──────── EXERCISE MATERIAL
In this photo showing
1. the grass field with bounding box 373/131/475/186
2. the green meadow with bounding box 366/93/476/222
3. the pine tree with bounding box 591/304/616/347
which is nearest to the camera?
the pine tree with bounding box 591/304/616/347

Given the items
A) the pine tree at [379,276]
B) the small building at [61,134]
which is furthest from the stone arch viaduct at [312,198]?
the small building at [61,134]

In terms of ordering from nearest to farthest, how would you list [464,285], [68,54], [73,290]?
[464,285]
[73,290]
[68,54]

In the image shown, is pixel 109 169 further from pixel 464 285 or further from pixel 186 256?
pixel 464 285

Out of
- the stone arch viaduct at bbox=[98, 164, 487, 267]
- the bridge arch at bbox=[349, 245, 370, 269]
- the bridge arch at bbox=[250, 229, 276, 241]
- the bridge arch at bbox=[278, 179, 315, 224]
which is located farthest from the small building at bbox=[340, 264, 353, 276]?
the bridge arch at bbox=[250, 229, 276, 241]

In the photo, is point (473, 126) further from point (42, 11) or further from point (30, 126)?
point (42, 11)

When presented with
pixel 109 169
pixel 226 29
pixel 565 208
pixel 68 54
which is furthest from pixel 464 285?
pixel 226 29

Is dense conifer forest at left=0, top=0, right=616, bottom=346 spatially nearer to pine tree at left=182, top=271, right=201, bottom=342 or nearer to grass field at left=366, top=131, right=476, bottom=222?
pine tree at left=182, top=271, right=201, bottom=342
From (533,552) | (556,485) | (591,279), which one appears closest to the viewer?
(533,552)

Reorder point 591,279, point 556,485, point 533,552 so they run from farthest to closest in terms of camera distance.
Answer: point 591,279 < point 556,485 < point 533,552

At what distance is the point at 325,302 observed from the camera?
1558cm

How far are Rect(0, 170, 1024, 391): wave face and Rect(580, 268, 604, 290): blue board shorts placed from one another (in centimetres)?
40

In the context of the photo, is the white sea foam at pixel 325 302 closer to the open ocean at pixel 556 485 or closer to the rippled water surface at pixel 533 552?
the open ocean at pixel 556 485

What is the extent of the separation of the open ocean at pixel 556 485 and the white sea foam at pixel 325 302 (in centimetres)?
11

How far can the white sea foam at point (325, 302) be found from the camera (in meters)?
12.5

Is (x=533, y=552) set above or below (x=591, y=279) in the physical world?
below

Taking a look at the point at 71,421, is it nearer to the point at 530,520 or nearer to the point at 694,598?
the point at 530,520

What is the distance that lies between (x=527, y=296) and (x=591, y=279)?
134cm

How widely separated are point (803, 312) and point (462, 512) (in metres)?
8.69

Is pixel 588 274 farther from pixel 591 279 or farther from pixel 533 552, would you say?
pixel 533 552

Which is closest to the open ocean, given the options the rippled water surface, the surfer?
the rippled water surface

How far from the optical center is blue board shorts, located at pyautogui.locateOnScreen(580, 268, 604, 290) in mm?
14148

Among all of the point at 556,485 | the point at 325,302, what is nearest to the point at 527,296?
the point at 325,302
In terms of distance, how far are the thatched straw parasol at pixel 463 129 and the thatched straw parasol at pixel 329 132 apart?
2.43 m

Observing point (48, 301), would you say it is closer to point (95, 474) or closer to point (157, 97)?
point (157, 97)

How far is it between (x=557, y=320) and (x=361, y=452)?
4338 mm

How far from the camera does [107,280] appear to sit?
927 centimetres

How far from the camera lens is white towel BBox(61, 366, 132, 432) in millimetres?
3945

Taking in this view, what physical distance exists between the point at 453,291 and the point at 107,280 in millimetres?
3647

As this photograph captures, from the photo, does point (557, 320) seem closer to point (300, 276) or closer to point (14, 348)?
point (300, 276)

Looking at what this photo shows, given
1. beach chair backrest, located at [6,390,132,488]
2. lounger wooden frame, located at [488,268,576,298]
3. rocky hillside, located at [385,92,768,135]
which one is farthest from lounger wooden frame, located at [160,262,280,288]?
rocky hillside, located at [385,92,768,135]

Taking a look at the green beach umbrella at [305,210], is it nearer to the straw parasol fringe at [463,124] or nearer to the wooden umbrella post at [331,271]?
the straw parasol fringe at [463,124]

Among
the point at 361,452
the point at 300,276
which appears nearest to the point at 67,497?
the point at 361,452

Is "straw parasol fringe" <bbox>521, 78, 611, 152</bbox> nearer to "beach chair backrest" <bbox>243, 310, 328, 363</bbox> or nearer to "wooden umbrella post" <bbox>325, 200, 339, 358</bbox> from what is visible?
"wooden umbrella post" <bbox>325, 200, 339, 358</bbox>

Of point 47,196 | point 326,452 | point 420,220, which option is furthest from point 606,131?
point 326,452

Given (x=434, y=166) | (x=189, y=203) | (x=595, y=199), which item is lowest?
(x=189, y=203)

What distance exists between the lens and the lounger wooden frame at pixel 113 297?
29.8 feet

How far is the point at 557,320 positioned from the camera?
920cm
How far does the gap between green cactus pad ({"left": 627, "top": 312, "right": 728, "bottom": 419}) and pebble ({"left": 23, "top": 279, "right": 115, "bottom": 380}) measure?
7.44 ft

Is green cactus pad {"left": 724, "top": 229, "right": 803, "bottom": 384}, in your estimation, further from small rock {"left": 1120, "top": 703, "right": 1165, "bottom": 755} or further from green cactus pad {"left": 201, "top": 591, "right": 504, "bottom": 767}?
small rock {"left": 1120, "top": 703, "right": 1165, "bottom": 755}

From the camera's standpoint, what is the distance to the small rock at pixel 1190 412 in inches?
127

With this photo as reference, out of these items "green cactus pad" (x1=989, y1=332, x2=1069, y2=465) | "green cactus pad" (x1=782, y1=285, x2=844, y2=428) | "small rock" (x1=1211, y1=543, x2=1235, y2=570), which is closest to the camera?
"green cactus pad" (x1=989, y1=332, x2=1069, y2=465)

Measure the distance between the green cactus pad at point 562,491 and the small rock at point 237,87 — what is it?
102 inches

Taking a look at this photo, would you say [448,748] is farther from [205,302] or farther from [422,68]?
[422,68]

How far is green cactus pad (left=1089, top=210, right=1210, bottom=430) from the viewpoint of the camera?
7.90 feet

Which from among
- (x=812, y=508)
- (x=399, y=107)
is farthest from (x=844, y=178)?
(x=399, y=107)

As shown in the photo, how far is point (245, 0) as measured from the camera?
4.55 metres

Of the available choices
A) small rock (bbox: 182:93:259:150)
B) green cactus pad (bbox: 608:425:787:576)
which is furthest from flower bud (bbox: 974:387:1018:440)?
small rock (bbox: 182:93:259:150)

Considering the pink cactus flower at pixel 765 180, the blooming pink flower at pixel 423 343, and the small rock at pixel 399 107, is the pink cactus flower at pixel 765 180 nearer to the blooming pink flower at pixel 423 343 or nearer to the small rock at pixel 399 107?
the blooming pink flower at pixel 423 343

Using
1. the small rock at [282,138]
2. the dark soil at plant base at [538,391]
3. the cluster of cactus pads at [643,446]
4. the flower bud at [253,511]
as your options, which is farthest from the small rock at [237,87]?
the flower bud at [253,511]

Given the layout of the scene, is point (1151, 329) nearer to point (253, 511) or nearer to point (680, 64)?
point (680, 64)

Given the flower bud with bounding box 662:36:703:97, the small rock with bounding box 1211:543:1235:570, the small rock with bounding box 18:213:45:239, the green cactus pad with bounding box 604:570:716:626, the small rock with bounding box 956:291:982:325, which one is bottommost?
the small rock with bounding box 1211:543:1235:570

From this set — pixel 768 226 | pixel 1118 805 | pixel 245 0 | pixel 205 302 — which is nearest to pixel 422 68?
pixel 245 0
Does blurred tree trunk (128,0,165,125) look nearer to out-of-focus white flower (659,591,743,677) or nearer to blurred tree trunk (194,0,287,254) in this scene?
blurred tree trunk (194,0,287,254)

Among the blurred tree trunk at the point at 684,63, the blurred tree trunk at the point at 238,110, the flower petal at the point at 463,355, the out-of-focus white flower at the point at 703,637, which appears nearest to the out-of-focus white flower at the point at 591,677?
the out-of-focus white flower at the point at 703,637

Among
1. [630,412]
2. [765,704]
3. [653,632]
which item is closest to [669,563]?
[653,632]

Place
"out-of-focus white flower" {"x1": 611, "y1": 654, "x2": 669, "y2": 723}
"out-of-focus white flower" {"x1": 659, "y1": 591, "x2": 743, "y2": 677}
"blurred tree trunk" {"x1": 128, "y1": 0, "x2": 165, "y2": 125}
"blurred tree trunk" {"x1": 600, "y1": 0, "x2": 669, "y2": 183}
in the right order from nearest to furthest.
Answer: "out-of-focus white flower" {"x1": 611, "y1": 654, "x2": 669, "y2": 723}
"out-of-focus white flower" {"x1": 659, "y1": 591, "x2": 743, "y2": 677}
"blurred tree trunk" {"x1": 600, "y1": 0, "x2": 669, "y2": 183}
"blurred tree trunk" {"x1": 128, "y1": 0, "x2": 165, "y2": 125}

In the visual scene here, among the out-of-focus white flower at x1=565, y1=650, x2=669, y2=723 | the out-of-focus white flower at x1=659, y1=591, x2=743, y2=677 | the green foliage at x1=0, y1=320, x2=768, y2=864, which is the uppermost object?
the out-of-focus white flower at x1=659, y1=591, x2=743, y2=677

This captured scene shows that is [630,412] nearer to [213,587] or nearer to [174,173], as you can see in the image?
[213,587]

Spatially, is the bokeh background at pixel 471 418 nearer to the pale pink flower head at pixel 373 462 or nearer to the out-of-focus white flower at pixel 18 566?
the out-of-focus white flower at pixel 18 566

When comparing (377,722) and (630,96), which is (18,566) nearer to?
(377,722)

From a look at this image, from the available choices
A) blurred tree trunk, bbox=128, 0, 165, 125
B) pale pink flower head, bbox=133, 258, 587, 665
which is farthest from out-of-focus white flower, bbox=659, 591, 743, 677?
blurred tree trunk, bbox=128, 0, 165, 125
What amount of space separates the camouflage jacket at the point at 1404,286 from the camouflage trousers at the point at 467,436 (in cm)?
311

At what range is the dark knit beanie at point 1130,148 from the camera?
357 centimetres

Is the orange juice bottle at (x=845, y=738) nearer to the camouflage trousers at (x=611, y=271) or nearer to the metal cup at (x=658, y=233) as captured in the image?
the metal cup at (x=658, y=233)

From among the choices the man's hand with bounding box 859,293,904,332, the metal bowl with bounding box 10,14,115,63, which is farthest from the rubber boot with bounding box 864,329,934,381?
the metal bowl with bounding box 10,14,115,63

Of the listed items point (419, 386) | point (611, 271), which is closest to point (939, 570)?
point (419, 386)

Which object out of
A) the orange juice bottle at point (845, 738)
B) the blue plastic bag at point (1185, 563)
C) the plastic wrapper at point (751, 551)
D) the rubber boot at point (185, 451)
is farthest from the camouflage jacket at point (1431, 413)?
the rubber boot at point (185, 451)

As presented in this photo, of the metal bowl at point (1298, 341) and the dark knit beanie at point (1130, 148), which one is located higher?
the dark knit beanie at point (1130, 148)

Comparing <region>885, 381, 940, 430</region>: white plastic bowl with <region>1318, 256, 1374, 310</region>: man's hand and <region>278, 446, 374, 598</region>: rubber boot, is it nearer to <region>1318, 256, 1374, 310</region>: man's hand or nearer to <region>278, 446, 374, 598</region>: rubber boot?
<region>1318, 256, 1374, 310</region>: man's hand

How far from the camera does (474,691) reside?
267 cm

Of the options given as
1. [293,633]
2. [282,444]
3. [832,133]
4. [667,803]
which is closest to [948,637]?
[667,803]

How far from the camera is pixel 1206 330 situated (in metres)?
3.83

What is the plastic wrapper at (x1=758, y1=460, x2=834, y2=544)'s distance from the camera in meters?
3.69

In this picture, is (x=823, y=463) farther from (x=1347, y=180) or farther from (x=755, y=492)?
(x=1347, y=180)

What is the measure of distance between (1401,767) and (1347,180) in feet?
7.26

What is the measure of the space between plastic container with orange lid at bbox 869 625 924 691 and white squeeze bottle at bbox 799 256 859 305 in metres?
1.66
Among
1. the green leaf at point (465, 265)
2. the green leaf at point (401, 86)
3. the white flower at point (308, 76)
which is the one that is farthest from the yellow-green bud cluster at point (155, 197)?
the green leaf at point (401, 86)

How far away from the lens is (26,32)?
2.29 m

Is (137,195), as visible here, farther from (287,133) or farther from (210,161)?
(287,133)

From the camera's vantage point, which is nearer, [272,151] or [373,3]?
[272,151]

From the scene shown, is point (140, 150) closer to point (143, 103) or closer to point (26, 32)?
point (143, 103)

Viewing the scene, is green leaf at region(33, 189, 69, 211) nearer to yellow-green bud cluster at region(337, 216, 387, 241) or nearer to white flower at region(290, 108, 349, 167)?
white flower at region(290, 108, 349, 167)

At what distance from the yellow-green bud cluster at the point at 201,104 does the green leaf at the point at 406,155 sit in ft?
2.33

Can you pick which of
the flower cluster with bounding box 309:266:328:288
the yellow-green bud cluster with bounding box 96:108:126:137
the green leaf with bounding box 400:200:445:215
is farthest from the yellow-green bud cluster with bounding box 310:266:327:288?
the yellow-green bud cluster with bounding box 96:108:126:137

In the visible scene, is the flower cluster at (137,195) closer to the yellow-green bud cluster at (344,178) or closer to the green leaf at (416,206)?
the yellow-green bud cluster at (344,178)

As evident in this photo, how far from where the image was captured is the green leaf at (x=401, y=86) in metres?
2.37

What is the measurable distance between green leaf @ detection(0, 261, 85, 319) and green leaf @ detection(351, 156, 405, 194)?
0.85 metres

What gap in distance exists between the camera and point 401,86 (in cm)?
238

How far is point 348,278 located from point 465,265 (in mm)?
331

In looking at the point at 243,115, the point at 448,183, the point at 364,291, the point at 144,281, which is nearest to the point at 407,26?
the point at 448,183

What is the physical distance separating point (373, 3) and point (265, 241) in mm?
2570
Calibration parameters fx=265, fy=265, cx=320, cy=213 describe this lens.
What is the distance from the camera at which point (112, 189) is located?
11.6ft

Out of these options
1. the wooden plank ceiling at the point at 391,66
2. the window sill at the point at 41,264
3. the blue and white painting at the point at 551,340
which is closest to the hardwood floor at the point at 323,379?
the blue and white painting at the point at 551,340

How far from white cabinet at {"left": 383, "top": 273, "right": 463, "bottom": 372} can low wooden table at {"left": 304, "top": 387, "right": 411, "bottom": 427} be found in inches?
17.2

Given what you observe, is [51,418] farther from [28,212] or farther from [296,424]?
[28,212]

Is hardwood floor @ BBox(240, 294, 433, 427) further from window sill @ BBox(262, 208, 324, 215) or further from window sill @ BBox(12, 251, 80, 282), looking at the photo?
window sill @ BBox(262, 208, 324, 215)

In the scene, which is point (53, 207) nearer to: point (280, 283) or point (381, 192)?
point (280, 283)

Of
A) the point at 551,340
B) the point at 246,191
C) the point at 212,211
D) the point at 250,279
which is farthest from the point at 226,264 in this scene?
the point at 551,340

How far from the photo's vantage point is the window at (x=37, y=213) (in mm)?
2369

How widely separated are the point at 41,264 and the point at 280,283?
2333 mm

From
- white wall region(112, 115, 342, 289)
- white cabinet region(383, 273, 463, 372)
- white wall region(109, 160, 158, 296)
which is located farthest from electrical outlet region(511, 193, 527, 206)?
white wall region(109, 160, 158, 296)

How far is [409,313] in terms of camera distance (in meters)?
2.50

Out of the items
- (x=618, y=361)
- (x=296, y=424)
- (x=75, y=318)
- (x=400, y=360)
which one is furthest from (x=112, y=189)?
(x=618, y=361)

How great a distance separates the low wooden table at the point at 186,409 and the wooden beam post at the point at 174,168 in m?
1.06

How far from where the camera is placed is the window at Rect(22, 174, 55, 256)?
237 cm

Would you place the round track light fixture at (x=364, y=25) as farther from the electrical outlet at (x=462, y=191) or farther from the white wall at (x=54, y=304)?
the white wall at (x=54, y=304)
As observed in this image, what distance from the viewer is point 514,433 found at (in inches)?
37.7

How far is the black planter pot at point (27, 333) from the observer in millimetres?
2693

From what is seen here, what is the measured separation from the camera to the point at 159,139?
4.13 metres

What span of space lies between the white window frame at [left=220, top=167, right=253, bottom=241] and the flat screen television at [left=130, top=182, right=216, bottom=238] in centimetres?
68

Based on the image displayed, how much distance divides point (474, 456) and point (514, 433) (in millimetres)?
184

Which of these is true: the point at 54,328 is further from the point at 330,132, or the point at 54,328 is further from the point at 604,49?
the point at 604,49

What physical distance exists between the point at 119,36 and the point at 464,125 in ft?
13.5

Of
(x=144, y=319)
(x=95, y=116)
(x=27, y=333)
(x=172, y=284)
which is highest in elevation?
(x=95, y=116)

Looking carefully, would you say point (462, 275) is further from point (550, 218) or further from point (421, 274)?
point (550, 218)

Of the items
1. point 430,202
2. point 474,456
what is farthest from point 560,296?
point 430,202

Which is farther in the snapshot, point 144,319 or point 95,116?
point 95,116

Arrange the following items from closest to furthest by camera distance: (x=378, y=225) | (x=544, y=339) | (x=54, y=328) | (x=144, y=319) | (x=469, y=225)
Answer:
────────────────
EXERCISE PROMPT »
Write out exactly the lines starting with the one that holds "Which of these" and running through the last line above.

RESULT »
Which of these is true: the point at 54,328 is further from the point at 330,132, or the point at 54,328 is further from the point at 604,49?
the point at 604,49

What physical distance exists between the point at 119,36 and the point at 464,125 in ft?
13.5

Of
(x=144, y=319)
(x=95, y=116)
(x=27, y=333)
(x=172, y=284)
which is highest in elevation?
(x=95, y=116)

Looking carefully, would you say point (462, 275) is further from point (550, 218) or further from point (421, 274)?
point (550, 218)

Of the items
1. point 430,202
2. point 474,456
what is farthest from point 560,296?
point 430,202

Which is farther in the snapshot, point 144,319 or point 95,116?
point 95,116

Arrange the following items from closest to furthest by camera distance: (x=378, y=225) | (x=544, y=339) | (x=54, y=328) | (x=144, y=319) | (x=469, y=225)
Answer:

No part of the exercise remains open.